• **BRIEF**
Beginning with the line that contains "The Palace pier, view from the promenade." and ending with the line that contains "The Gold Cadillac", reproduce the lines of the entries below exactly, omitting pictures.
*** Opening of RECORDS SHOWN ***
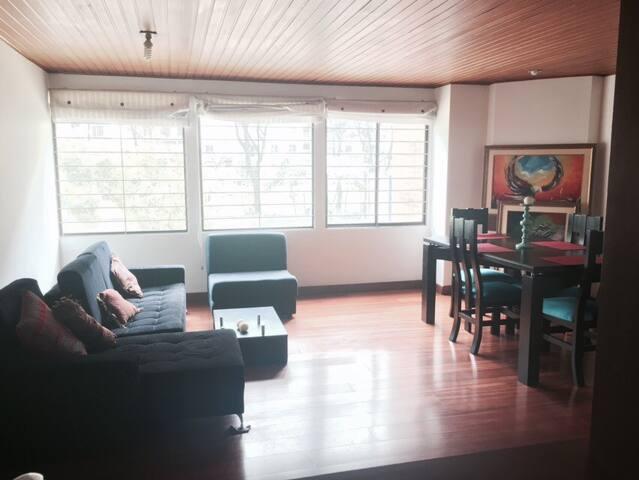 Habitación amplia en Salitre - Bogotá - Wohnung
*** Close of RECORDS SHOWN ***
*** Opening of RECORDS SHOWN ***
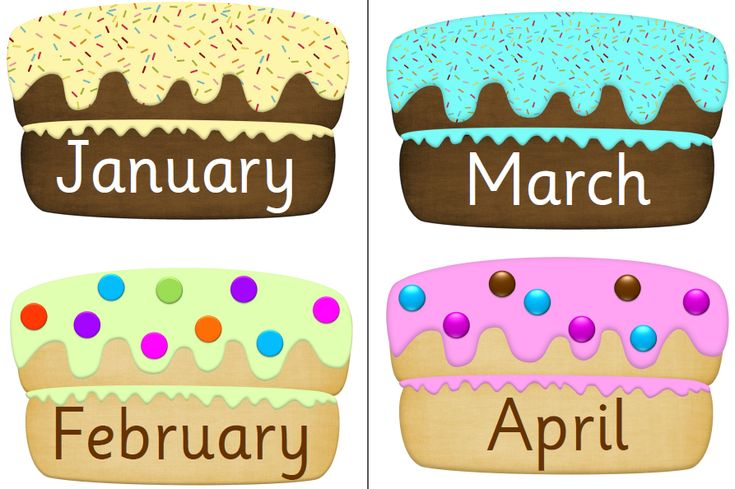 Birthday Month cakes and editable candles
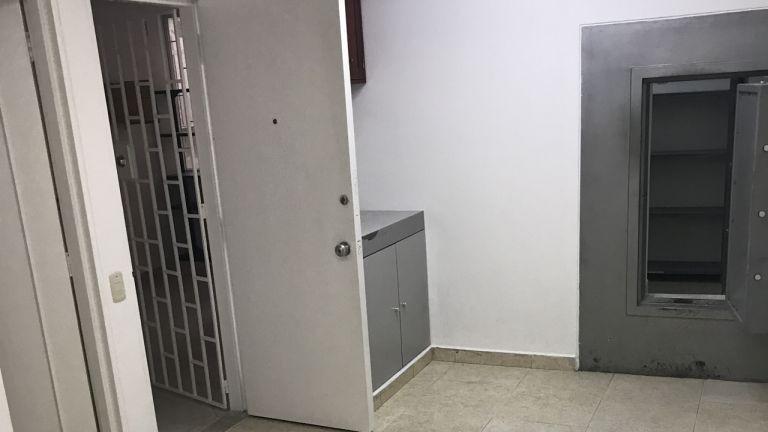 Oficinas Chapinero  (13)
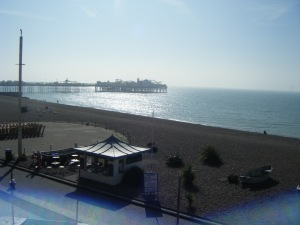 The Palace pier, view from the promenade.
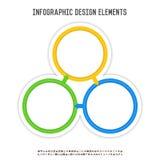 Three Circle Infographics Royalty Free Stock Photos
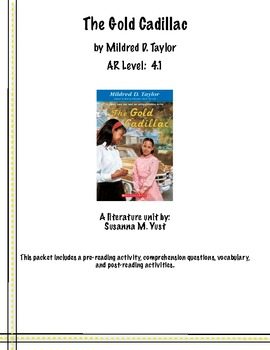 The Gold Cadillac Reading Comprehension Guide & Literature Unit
*** Close of RECORDS SHOWN ***
• **RESULT OF THE TASK**
 The Palace pier, view from the promenade.
 Three Circle Infographics Royalty Free Stock Photos
 The Gold Cadillac Reading Comprehension Guide & Literature Unit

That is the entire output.